Miss President (Hungarian: Elnökkisasszony) is a 1935 Hungarian comedy film directed by Andrew Marton and starring Lili Muráti, Pál Jávor and Gyula Kabos. It was shot at the Hunnia Studios in Budapest. The film's sets were designed by the art director Márton Vincze.

==Synopsis==
Zsuzsa inherits a Budapest textile factory from her father and takes over is management. She has to overcome scepticism about her ability to run the business and fend off the unwelcome advances of the factory foreman.
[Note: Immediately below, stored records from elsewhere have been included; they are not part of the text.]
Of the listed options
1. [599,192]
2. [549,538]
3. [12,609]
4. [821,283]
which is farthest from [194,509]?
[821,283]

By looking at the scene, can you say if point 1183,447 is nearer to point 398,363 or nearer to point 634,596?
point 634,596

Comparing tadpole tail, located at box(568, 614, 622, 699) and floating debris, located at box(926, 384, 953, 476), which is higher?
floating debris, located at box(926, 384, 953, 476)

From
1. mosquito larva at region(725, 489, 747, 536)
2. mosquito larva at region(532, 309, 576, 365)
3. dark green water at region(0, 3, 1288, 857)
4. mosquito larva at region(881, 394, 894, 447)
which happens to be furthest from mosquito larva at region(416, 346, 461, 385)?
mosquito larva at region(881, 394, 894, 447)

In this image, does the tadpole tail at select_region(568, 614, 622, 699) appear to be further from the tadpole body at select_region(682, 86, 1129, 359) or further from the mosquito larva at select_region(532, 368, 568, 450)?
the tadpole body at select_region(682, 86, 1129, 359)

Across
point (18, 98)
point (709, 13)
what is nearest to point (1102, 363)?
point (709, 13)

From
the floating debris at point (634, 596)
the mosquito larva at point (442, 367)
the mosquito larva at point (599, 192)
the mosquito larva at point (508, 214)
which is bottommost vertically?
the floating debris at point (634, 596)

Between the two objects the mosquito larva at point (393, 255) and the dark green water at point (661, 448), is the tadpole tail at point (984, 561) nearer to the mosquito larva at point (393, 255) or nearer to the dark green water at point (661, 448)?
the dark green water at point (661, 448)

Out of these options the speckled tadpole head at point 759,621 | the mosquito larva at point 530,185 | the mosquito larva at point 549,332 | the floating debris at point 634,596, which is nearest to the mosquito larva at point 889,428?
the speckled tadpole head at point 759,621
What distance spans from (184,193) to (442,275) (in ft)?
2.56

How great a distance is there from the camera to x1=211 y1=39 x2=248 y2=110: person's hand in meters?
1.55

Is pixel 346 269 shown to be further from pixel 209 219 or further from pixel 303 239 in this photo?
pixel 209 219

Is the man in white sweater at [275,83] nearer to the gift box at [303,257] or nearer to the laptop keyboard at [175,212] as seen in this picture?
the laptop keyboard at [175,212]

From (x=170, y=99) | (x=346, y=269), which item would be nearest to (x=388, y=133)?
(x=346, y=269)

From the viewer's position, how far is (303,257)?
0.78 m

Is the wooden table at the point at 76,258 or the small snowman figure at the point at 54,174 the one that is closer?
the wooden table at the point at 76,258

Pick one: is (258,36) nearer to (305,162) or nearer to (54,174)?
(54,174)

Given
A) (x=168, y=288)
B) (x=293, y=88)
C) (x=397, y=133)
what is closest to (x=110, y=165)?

To do this she creates a fictitious fiancée, only for a new engineer to arrive strongly resembling her creation.

==Cast==
- Lili Muráti as 	Várkonyi Zsuzsa
- Pál Jávor as Török István
- Ella Gombaszögi as 	Berta
- Gyula Kabos as 	Vas Ödön
- Jenö Törzs as Kollár
- Márta Nádai as 	Kató
- Sándor Pethes as 	Gáldy Péter
- Gusztáv Pártos as 	Mr. White
- Andor Sárossy as 	Gonda Károly
- Kálmán Zátony as 	Bamberger Ferenc
- Géza Rónai as Titkár
- Elemér Baló as 	Pincér
- József Lengyel as Kaszinójátékos
- Tibor Puskás as ifj. Török István
- Miklós Sebõ as Énekes

==Bibliography==
- Ostrowska, Dorota, Pitassio, Francesco & Varga, Zsuzsanna. Popular Cinemas in East Central Europe: Film Cultures and Histories. Bloomsbury Publishing, 2017.